• **Records shown**
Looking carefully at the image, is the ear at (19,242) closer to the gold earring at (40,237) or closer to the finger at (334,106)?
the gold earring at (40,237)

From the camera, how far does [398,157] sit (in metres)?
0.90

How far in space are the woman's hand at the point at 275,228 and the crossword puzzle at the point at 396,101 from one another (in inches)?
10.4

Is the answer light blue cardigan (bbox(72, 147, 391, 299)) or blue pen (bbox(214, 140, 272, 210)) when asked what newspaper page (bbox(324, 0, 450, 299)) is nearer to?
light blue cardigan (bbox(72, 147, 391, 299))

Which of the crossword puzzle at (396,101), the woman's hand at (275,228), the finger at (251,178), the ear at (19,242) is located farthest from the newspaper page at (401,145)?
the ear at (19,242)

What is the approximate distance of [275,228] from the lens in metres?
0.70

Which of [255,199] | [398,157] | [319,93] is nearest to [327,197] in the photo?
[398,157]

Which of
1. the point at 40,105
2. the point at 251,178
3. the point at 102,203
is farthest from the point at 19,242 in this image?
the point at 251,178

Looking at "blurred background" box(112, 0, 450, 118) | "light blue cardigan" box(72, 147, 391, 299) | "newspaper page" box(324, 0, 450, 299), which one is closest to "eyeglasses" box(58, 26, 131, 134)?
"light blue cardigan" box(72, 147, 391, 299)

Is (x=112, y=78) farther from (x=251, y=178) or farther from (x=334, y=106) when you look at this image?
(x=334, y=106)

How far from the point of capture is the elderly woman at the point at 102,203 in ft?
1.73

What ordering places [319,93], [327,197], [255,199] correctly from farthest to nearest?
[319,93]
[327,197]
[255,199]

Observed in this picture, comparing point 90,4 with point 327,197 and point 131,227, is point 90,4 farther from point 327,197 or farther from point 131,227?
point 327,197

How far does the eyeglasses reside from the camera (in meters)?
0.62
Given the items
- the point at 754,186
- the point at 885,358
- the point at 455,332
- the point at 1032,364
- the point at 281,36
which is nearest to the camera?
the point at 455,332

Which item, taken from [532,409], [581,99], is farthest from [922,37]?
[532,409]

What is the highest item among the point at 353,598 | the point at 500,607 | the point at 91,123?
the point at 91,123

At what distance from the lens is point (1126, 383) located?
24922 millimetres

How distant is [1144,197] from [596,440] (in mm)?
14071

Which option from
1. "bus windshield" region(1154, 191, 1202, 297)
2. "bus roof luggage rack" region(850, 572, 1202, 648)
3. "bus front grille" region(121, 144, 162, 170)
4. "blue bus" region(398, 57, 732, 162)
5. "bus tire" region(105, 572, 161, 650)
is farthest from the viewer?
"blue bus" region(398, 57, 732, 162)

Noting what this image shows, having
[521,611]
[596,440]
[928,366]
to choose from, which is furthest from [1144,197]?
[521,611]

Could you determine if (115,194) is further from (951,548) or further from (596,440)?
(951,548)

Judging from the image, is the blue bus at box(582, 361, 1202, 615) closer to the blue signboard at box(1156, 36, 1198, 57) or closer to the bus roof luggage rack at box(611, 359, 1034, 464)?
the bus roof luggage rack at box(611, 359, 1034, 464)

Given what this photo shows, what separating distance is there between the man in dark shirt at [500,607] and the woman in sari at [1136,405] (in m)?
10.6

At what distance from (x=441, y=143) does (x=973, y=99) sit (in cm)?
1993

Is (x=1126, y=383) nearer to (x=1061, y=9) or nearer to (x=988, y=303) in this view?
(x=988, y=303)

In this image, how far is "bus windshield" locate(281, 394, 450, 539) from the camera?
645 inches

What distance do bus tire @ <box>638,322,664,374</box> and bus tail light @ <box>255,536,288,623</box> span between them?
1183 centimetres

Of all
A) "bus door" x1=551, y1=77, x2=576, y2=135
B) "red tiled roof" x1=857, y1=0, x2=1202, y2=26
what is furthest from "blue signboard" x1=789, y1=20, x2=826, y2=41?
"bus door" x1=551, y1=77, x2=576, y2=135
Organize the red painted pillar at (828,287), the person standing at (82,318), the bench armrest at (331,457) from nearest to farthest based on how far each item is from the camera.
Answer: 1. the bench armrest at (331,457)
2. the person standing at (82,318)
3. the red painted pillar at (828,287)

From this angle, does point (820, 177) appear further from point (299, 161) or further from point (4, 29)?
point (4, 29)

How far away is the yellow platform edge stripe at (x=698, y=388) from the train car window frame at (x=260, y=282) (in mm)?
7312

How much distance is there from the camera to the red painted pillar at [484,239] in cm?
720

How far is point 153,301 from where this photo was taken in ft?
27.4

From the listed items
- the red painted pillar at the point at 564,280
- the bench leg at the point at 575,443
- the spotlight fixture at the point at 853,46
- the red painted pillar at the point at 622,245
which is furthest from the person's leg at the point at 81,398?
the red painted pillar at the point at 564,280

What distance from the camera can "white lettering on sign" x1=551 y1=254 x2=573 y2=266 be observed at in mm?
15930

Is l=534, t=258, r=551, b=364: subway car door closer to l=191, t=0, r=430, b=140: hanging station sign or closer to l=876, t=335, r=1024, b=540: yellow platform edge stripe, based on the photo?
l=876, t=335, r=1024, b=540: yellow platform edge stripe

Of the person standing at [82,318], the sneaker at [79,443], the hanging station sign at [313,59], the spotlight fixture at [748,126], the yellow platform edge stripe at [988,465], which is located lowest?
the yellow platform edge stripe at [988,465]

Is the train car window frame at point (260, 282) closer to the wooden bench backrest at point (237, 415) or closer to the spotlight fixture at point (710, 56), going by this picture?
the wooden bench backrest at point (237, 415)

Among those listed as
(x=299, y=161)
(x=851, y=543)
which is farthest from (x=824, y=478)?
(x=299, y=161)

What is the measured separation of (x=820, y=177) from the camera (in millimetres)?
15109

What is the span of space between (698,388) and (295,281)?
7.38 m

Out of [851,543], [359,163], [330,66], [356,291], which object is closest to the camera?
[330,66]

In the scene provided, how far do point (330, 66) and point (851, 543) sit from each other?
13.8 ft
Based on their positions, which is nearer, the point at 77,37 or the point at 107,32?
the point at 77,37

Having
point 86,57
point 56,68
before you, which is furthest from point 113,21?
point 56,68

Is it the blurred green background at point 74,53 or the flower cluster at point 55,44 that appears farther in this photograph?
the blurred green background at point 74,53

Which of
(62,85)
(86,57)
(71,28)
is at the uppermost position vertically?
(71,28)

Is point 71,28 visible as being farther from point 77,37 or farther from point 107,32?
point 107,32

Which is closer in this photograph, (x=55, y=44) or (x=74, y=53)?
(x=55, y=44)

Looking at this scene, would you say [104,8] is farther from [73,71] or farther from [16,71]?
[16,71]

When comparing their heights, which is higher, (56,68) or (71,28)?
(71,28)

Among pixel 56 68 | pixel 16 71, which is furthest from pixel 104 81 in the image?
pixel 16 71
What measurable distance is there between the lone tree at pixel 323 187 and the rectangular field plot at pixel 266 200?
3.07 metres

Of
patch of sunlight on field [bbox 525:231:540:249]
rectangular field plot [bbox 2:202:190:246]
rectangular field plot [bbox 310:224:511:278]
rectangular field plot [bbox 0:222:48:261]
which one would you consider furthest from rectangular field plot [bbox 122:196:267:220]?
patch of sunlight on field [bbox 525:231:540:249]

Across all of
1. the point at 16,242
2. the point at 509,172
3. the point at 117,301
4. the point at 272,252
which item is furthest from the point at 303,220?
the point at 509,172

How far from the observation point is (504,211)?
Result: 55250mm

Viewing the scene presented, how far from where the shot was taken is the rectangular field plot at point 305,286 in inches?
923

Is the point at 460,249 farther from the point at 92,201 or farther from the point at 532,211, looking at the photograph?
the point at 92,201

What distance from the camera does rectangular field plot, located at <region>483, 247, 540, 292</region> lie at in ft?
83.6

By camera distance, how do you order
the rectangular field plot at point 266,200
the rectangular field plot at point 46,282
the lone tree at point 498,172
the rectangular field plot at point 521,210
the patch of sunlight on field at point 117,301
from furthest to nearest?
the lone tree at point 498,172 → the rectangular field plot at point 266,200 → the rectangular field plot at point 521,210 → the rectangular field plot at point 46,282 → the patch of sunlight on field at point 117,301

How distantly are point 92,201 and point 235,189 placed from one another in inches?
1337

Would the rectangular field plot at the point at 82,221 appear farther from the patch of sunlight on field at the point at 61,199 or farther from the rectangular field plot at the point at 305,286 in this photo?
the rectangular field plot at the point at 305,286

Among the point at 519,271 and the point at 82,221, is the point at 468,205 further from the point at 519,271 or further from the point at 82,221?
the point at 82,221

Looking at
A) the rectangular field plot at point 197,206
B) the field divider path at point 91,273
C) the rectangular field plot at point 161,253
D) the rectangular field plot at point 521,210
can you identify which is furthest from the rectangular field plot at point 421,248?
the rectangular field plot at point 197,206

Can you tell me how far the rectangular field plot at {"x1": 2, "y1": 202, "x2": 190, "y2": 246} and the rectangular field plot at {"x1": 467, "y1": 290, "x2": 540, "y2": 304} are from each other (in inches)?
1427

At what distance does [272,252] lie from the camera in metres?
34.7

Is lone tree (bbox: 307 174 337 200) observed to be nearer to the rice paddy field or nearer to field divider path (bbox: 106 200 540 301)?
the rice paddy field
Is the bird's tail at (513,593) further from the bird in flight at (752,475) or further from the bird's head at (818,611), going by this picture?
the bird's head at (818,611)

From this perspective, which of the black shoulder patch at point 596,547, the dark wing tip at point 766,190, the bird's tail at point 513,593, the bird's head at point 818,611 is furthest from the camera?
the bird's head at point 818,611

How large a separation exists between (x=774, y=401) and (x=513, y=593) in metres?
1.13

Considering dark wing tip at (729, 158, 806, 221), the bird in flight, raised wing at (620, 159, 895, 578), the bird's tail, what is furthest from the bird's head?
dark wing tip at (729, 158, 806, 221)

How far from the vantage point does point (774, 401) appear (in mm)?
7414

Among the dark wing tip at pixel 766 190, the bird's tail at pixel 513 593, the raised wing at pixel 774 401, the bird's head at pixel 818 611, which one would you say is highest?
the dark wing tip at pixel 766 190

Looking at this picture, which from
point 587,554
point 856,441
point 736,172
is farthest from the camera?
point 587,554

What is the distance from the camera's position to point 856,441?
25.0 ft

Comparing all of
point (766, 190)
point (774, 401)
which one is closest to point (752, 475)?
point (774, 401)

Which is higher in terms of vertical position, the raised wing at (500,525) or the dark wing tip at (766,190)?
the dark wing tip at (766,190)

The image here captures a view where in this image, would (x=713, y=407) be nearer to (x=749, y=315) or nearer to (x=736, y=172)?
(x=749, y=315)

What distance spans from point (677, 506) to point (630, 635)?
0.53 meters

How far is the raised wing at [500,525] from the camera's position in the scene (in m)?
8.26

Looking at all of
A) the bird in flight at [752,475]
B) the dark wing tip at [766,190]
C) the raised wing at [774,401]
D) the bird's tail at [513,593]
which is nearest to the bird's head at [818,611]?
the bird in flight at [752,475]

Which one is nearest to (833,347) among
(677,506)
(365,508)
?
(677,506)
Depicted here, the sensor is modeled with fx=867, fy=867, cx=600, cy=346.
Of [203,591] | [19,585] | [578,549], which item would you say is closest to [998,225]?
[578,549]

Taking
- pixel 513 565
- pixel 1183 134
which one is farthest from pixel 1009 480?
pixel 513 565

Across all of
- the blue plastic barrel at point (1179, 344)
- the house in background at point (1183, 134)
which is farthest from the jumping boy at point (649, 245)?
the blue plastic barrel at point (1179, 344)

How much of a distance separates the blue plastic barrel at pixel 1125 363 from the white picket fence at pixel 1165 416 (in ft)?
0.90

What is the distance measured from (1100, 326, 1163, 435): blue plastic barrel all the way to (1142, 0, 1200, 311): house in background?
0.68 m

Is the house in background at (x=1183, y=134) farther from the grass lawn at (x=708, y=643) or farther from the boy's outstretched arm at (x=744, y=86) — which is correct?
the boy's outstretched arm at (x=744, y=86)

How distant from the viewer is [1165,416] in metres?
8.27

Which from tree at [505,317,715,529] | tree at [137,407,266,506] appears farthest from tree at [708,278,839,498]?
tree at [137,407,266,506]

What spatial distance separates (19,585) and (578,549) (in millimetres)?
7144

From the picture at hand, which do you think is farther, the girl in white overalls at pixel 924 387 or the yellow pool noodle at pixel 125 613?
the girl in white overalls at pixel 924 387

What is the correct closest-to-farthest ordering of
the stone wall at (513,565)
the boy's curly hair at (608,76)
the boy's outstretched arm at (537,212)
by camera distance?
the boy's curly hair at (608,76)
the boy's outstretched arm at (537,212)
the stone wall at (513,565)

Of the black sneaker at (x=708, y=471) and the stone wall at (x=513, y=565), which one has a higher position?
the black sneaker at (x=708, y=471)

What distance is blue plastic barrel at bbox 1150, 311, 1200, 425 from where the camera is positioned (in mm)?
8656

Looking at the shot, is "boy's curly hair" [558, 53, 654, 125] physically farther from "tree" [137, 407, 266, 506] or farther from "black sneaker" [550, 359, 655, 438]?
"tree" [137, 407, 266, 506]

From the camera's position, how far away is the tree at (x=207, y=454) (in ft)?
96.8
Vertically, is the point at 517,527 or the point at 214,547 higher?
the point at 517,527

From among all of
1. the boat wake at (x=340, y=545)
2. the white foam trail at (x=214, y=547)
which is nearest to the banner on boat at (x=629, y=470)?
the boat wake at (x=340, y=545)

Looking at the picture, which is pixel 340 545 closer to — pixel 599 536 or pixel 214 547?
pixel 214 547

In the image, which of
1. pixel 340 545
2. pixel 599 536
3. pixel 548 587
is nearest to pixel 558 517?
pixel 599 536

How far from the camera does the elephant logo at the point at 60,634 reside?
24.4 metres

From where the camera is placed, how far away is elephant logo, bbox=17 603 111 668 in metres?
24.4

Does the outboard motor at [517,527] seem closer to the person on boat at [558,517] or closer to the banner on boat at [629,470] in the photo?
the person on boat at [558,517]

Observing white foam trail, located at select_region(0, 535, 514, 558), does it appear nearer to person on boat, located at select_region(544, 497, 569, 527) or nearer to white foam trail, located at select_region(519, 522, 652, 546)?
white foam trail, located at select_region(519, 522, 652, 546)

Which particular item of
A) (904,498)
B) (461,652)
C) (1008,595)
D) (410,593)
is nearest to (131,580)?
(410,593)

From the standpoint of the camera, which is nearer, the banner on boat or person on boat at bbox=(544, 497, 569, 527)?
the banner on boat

• **Written request**
Please put the lines of the listing above, from the line containing "In this image, how" through the line containing "1183 centimetres" (both ends included), into a JSON list of strings with one string per line and blank lines left out.

• **Result of the task**
[
  "In this image, how far is \"bus windshield\" locate(281, 394, 450, 539) from the camera?",
  "645 inches",
  "What distance do bus tire @ <box>638,322,664,374</box> and bus tail light @ <box>255,536,288,623</box> span between them?",
  "1183 centimetres"
]